The advantage of automation isn't merely speed; automating tasks helps move the DBA away from reactive tasks such as reporting and analysis toward more proactive functions. These might include detailed systems performance tuning, quality control, cost/benefit reviews of potential new applications and projects, and more. Management understands that a DBA spending time on trivial tasks represents a net loss of productivity

Total Cost Management

Part of the DBA’s job is to give management the data they need to measure productivity and prioritize the team's work. Faced with distributing and prioritizing work across a database support team, management usually creates or extends a spreadsheet or project plan to include task categories and team assignments.
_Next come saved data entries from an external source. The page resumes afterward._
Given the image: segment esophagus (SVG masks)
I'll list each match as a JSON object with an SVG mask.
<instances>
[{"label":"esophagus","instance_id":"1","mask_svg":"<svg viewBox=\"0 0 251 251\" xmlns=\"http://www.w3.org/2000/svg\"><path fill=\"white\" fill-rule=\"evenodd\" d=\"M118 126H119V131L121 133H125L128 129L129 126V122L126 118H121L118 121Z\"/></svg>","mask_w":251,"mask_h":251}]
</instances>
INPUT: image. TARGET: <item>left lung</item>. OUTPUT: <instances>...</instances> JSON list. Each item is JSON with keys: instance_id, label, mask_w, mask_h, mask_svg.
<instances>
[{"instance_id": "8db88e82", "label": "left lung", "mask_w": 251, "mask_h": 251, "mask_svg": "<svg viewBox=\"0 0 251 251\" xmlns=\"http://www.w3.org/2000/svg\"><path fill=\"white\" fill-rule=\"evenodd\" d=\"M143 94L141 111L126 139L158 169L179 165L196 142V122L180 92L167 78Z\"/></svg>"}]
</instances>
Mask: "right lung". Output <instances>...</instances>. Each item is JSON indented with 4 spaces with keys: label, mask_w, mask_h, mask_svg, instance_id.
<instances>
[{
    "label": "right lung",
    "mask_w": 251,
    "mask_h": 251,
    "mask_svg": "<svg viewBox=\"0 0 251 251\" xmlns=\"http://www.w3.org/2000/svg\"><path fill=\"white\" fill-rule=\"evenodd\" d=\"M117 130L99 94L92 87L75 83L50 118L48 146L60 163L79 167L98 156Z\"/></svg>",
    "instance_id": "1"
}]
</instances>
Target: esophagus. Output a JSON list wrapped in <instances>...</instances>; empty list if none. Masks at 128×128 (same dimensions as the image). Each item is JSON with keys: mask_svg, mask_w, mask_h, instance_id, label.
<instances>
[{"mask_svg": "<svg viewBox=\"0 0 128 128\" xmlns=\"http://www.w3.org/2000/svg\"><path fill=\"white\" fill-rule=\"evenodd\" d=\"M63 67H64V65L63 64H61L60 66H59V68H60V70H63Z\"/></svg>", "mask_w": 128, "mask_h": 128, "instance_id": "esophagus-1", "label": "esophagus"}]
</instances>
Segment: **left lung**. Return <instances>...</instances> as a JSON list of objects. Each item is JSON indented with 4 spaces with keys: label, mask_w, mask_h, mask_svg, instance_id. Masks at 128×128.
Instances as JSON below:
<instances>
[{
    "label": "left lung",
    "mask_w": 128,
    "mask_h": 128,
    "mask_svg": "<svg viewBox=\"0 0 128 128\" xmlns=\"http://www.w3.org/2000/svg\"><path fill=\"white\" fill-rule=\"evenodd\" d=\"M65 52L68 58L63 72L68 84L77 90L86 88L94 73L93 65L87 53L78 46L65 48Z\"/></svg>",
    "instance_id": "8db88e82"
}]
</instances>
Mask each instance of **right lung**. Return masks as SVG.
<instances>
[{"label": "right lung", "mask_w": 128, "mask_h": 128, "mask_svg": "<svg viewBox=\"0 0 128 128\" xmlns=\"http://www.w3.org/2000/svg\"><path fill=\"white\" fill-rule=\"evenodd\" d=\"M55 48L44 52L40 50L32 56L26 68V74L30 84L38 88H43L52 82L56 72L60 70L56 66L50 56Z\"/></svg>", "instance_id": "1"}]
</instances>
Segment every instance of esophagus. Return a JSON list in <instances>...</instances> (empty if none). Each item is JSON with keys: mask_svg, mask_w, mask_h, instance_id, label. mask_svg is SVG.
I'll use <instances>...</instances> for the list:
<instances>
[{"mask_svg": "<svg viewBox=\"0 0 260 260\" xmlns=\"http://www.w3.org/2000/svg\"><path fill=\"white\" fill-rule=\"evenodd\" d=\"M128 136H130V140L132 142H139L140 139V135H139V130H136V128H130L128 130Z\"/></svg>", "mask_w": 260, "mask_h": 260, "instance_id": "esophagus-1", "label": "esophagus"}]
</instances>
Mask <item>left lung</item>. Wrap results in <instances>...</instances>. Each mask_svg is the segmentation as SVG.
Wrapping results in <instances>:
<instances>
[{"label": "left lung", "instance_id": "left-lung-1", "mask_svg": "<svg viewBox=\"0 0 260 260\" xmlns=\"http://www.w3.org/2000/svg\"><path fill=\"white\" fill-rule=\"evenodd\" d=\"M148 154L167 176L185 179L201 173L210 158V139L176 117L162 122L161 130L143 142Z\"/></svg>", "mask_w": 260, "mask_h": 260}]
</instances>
In seeking to increase productivity, management needs an important piece of information: the variability of the DBA's work. This usually translates to whether the tasks that need to be done have a fixed amount of effort and can be pre-scheduled or consist of a variable amount of work that unpredictably arrives. In other words, are the DBAs being reactive, active, or proactive?

Many big data pilot projects have obvious initial costs, including hardware leasing and power costs, software licenses, and so forth. DBAs need to research their education and training needs as well. Last, there can be other, more subtle costs. The time you spend supporting the initial big data implementation means less time on other projects, resulting in delayed deliverables, missed deadlines, or even project cancellations.

The DBA must keep management informed about priorities and time estimates. This will ensure that resources can be allocated to the correct projects.